If we run this, it takes:

  • 3.2 wallclock seconds.
  • 12.9 CPU seconds.
  • 4.5 gigabytes of RAM.

Can we do better?

Note: Whether or not any particular tool or technique will speed things up depends on where the bottlenecks are in your software.

Need to identify the performance and memory bottlenecks in your own Python data processing code? Try the Sciagraph profiler, with support for profiling both in development and production on macOS and Linux, and with built-in Jupyter support.

A performance timeline created by Sciagraph, showing both CPU and I/O as bottlenecks
A memory profile created by Sciagraph, showing a list comprehension is responsible for most memory usage

Switching to a lazy API

In the above example, each step along the way executed immediately, sometimes doing unnecessary work. This is how Pandas works as well. But Polars also includes a lazy API that only executes work once we’ve set up the whole query. This might allow it to optimize the queries accordingly.

For the stations CSV, we don’t both switching to the lazy API, because it’s so small (a few hundred rows) that it won’t make a difference. But for the millions of rows in the rides CSVs, we hope it will speed things up.

Switching to the lazy API involves swapping out polars.read_csv() with polars.scan_csv(), and at the end of the query calling collect() to instantiate the final result.

import polars as pl

stations = pl.read_csv(
    "data/current_bluebikes_stations.csv",
    skip_rows=1,
    columns=["Number", "Name", "District", "Public"],
)
cambridge_stations = stations.filter(
    pl.col("District") == "Cambridge"
).get_column("Name")

# Switched to lazy API:
rides = (
    pl.scan_csv("data/20*.csv") # 💖 replaced read_csv() 💖
    .with_columns(
        pl.col("starttime")
        .str.slice(0, 10)
        .str.strptime(pl.Date, fmt="%Y-%m-%d", strict=False)
    )
)
cambridge_rides = rides.filter(
    pl.col("start station name").is_in(cambridge_stations)
    | pl.col("end station name").is_in(cambridge_stations)
)


def by_year(df):
    return df.groupby_dynamic("starttime", every="1y").agg(
        pl.count()
    )


print(
    str(
        by_year(cambridge_rides)
        .filter(pl.col("starttime").dt.year() < 2023)
        .collect()  # 💖 Added .collect() 💖
    )
)

The change is tiny: two lines of code. We also no longer bother specifying which columns to load, since Polars can figure that out on its own, based on our query.

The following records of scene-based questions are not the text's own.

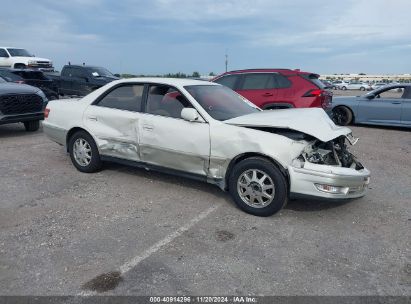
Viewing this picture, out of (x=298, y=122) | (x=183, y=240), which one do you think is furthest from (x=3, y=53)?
(x=183, y=240)

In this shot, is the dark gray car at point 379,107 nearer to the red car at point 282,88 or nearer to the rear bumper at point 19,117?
the red car at point 282,88

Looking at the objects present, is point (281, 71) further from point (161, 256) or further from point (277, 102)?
point (161, 256)

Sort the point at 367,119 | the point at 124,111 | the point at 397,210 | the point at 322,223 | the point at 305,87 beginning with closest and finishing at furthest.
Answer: the point at 322,223 < the point at 397,210 < the point at 124,111 < the point at 305,87 < the point at 367,119

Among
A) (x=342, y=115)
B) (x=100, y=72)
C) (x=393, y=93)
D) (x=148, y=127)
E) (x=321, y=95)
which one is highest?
(x=100, y=72)

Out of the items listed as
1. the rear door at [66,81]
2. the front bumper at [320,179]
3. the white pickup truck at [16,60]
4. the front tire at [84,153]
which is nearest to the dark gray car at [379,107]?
the front bumper at [320,179]

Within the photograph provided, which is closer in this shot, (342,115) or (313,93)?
(313,93)

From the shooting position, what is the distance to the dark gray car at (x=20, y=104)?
8375 millimetres

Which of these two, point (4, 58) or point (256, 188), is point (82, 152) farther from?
point (4, 58)

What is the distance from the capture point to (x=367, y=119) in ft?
→ 38.1

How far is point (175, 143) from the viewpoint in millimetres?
4848

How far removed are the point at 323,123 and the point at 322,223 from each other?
1280mm

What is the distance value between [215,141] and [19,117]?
6141 millimetres

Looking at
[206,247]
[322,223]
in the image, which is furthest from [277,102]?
[206,247]

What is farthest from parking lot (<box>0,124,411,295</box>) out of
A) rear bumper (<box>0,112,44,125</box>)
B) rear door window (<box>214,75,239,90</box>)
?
rear door window (<box>214,75,239,90</box>)
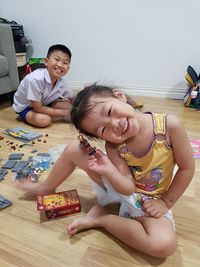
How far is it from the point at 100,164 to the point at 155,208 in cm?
18

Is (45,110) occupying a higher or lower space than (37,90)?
lower

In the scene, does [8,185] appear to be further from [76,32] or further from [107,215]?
[76,32]

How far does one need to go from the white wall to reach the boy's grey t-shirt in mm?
472

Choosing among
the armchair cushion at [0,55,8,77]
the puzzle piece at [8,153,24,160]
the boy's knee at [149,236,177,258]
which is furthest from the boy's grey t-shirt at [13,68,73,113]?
the boy's knee at [149,236,177,258]

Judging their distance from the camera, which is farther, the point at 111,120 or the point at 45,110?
the point at 45,110

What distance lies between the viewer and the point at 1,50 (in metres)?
1.72

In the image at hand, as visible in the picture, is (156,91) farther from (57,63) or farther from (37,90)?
(37,90)

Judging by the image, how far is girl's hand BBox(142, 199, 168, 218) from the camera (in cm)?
66

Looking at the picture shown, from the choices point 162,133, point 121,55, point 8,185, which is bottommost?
point 8,185

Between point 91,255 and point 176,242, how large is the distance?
21 cm

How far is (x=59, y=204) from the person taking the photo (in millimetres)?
761

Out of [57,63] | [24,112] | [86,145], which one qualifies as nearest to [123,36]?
[57,63]

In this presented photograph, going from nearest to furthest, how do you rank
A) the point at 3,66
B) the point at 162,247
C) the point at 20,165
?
the point at 162,247
the point at 20,165
the point at 3,66

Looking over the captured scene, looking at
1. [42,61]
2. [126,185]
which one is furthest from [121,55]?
[126,185]
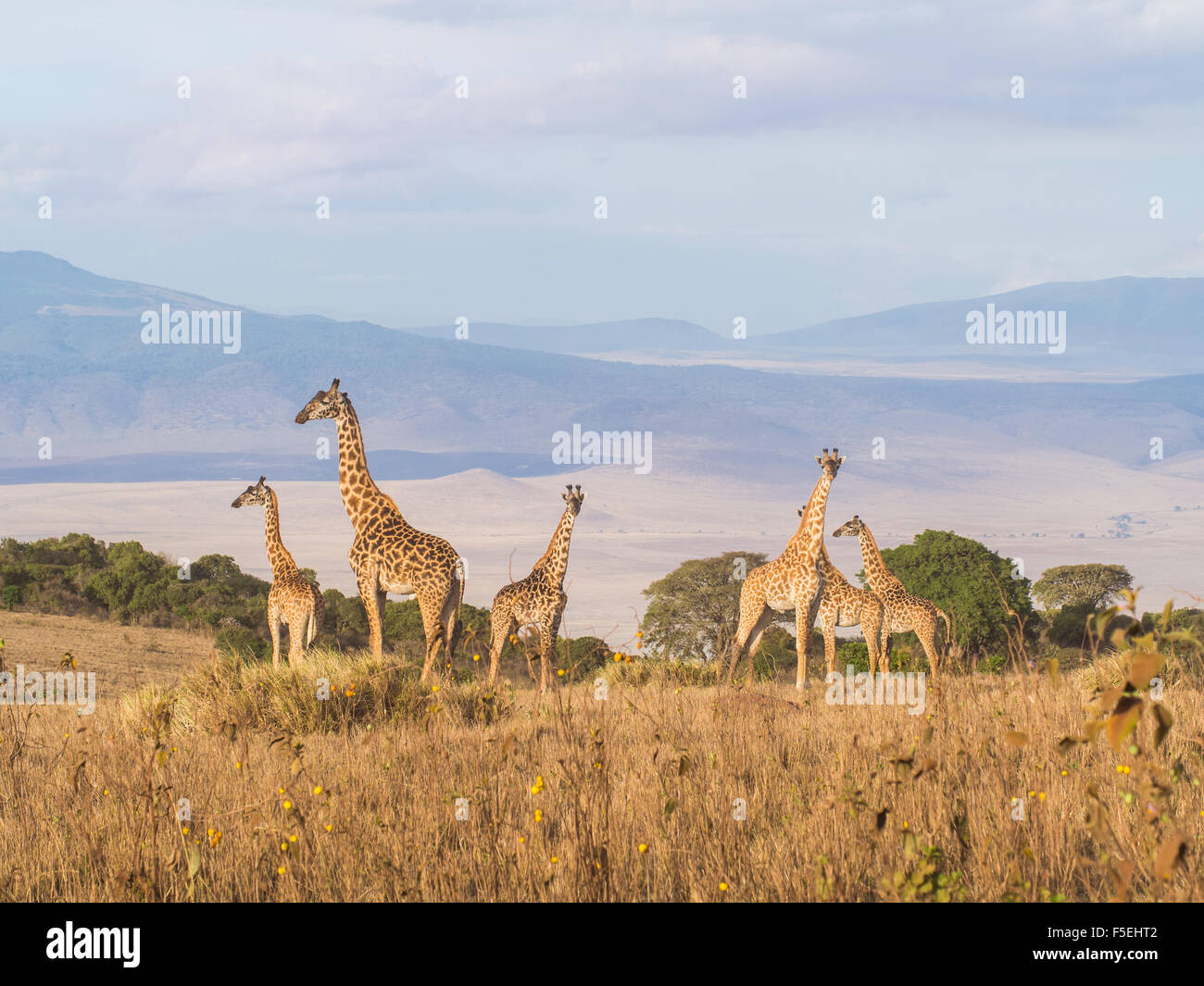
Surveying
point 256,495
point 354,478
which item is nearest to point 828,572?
point 354,478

Here’s a comparison of both versions:

Mode Wallclock time (sec) CPU time (sec) Peak memory (GB)
Eager 3.2 12.9 4.5
Lazy 2.3 10.2 1.6

We have reduced CPU usage, improved parallelism allowing the results to came back even faster, and massively reduced memory usage. Not bad!

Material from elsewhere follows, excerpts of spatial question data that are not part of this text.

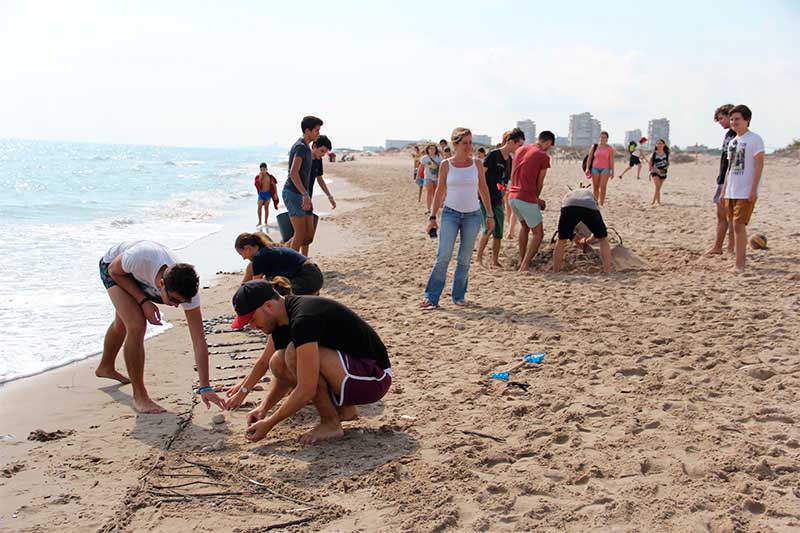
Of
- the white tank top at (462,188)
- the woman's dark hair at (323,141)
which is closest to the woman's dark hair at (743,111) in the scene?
the white tank top at (462,188)

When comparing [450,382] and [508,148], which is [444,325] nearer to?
[450,382]

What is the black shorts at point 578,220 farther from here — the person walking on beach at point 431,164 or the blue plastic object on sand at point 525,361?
the person walking on beach at point 431,164

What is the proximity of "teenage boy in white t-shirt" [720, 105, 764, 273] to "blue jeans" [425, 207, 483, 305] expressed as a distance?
3059 millimetres

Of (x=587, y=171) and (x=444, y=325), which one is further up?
(x=587, y=171)

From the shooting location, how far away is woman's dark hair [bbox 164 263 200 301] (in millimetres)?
3789

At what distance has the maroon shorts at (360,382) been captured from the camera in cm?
360

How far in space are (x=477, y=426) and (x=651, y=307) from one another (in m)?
3.02

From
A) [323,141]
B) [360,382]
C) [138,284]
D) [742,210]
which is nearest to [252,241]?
[138,284]

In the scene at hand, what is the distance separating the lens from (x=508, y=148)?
8.07 m

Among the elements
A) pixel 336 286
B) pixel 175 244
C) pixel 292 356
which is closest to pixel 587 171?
pixel 336 286

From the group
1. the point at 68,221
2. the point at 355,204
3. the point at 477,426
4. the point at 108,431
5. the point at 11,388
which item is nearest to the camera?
the point at 477,426

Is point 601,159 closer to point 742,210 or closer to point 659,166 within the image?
point 659,166

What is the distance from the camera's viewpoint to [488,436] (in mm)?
3594

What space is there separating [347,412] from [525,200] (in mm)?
4607
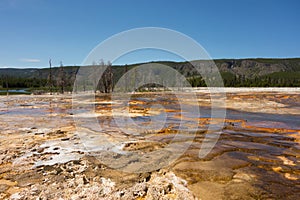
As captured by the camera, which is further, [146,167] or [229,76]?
[229,76]

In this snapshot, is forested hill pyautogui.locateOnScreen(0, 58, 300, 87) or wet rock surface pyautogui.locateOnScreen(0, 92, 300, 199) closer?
wet rock surface pyautogui.locateOnScreen(0, 92, 300, 199)

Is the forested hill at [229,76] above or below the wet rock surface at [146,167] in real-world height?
above

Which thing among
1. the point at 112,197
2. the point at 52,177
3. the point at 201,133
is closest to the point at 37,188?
the point at 52,177

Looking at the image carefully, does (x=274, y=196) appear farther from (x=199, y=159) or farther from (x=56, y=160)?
(x=56, y=160)

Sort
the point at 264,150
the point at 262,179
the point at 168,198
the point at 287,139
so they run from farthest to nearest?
the point at 287,139 → the point at 264,150 → the point at 262,179 → the point at 168,198

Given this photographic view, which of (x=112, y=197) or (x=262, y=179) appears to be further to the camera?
(x=262, y=179)

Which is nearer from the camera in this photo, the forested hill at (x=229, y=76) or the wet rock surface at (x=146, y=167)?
the wet rock surface at (x=146, y=167)

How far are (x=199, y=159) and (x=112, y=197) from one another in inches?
122

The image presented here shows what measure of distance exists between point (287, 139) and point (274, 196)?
5.92 meters

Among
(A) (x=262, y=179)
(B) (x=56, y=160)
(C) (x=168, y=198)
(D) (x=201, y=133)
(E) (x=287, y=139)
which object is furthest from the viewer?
(D) (x=201, y=133)

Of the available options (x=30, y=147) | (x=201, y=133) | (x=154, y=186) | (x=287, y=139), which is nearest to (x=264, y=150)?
(x=287, y=139)

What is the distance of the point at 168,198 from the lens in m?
4.51

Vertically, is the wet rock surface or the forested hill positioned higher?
the forested hill

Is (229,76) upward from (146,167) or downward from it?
upward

The downside is that we don’t have access to intermediate results—the query only does exactly what we asked for, and only once we call collect(). But for production use, we don’t care, we’ve already figured out the final query to run.

What about Pandas?

Pandas only offers the equivalent of Polars’ eager mode, and mostly doesn’t have parallelism except maybe when loading CSVs. So while I haven’t implemented the above query in Pandas, I would expect it to be no better than the Polars eager mode, and quite likely much worse.

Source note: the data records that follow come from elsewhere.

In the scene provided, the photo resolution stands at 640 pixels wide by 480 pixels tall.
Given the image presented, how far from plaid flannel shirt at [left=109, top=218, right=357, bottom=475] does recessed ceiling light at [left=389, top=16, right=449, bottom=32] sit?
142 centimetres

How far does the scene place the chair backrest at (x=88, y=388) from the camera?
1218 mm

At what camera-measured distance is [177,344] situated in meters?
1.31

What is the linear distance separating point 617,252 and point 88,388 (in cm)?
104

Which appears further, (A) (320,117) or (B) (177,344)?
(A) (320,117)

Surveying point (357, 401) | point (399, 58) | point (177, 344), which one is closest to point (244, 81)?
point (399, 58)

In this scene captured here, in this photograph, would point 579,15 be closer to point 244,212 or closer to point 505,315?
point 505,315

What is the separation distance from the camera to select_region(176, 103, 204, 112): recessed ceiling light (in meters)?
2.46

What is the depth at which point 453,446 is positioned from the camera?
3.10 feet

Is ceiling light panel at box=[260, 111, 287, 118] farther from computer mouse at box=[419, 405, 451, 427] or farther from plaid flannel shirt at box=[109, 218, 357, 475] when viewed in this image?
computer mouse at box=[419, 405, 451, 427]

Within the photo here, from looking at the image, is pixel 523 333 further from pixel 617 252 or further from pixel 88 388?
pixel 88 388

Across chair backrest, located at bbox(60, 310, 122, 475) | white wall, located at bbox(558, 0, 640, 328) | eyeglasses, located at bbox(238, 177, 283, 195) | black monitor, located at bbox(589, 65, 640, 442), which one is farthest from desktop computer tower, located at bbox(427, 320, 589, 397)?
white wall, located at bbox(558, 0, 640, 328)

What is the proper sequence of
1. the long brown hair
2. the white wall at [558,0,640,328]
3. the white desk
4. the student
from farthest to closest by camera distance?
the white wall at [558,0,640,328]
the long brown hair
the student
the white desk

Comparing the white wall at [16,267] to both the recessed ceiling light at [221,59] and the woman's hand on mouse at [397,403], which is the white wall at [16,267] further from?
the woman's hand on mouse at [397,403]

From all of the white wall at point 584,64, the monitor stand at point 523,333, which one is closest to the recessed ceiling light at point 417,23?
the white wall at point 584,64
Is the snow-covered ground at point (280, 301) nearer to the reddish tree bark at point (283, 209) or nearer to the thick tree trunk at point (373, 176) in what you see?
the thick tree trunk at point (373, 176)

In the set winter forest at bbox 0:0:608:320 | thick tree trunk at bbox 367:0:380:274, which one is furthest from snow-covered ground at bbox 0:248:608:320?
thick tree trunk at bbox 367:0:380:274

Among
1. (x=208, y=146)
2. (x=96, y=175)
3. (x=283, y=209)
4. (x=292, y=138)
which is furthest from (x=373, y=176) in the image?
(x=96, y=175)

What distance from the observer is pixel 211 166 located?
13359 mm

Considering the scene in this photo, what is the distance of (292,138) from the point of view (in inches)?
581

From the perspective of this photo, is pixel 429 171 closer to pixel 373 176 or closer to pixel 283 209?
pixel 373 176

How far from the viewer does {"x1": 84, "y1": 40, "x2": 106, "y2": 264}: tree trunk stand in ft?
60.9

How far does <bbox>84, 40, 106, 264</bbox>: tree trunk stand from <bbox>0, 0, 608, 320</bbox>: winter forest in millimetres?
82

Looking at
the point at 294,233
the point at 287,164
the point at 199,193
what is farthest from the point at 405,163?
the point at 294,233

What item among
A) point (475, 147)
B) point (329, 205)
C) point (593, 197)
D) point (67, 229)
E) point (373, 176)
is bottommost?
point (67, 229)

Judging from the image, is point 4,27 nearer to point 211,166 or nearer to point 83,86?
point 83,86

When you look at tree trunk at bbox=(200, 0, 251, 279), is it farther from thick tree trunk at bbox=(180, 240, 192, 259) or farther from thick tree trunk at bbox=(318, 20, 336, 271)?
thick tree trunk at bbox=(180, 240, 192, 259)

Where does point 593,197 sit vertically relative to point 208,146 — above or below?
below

Comparing eager and lazy timelines

We can use the Sciagraph profiler to compare how these two modes work.

In addition to the more usual flamegraphs which it generates for both speed and memory usage, Sciagraph also generates timelines, which makes it easier to see parallelism and order of operation. These are best viewed on a large window on a desktop computer; they will be hard to view on a phone.

Eager version timeline

Notice we have a series of distinct operations, each triggered by different Python code:


Lazy version timeline

In the lazy version we only have one single Python operation, the collect(), triggering lots of work happening internally in Polars. We can also see that parallelism happens more often in the Polars thread pool.


Give Polars a try!

The ability to do both exploratory data analysis and final production code using the same library is very compelling. What’s more, Polars is fast, and it lets you take advantage of multiple cores. And once you’ve nailed down your queries, switch to lazy mode and everything will run even faster.